To: Bill Harmond who wrote (73809)8/14/1999 3:53:00 PM
From: Jan Crawley  Read Replies (1) | Respond to of 164684
 
Posting return after a big move one way or the other is skewed by whatever recent extreme in sentiment.

Remember what you said? "forget the stock, pay attention to the players"!

Posting the returns have a big to do with the "touch" and "feel" of those important Amzn players.



To: Bill Harmond who wrote (73809)8/15/1999 5:23:00 PM
From: Eric Wells  Read Replies (3) | Respond to of 164684
 
>>Eric, I don't think it is any more useful than
>>if you had posted their return on April 20.

William - thanks for your message - and apologies for the delay in replying (I was at a wedding all day yesterday).

You may find looking at the returns of internet stocks since the beginning of the year as having no constructive value. But I feel it is a good idea for an investor to look at returns over different periods to gain different perspectives of how an investment is doing.

The AMZN bulls on this thread (and I include you in that group) seem to focus on what AMZN has done in the past - prior to this year. Well this year, AMZN has not done well to date - and I would assume that might cause some of the bulls here concern. Of course you could argue (as you have done) that we are at the end of a big swing down (which by the way, came after a big swing up) - and you could say the correction is over, bottom has been hit, we're going up now.
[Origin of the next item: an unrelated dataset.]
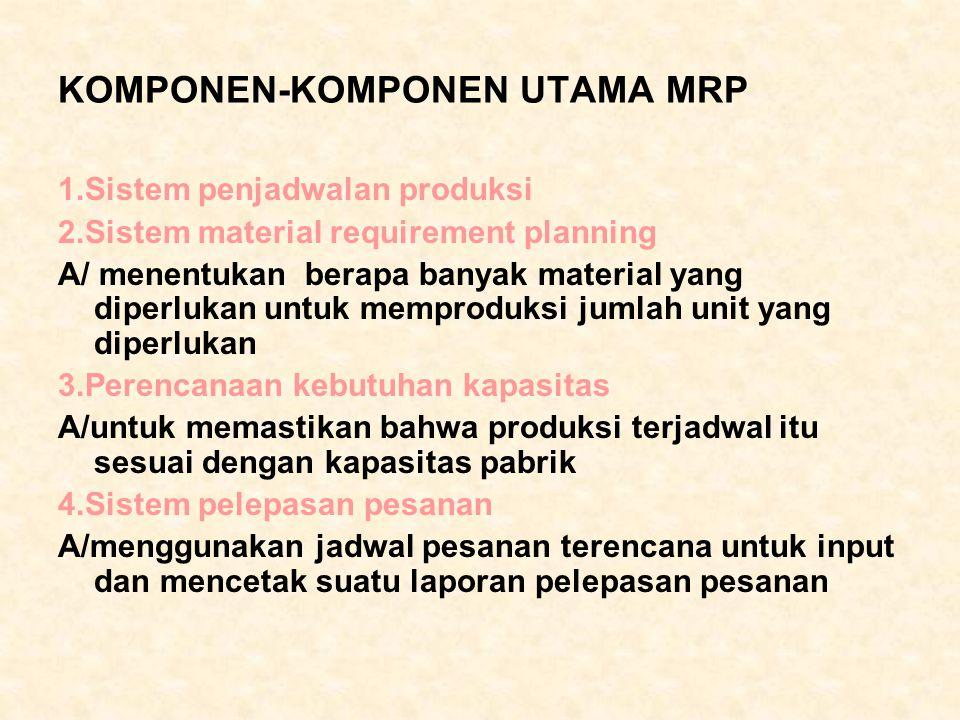 KOMPONEN-KOMPONEN UTAMA MRP 1.Sistem penjadwalan produksi 2.Sistem material requirement planning A/ menentukan berapa banyak material yang diperlukan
I have a broker who regularly tells me "don't touch the internet stocks, you'll get your fingers burned - you'd be better off buying a blue-chip like Boeing". Well, the data for this years indicates that my broker is correct. You'd have more money now if you had bought Boeing at the beginning of this year than if you had bought AMZN. And if a new investor were to ask me "should I buy AMZN", I'd say "it's a big risk - oh and by the way, Amazon's performance for this year has lagged behind many of the blue-chips."

If you feel there is no constructive value in looking at AMZN's performance since the beginning of the year, what timeframe do you feel is constructive for such an analysis? Or do you feel that the analysis of past performance has no constructive value?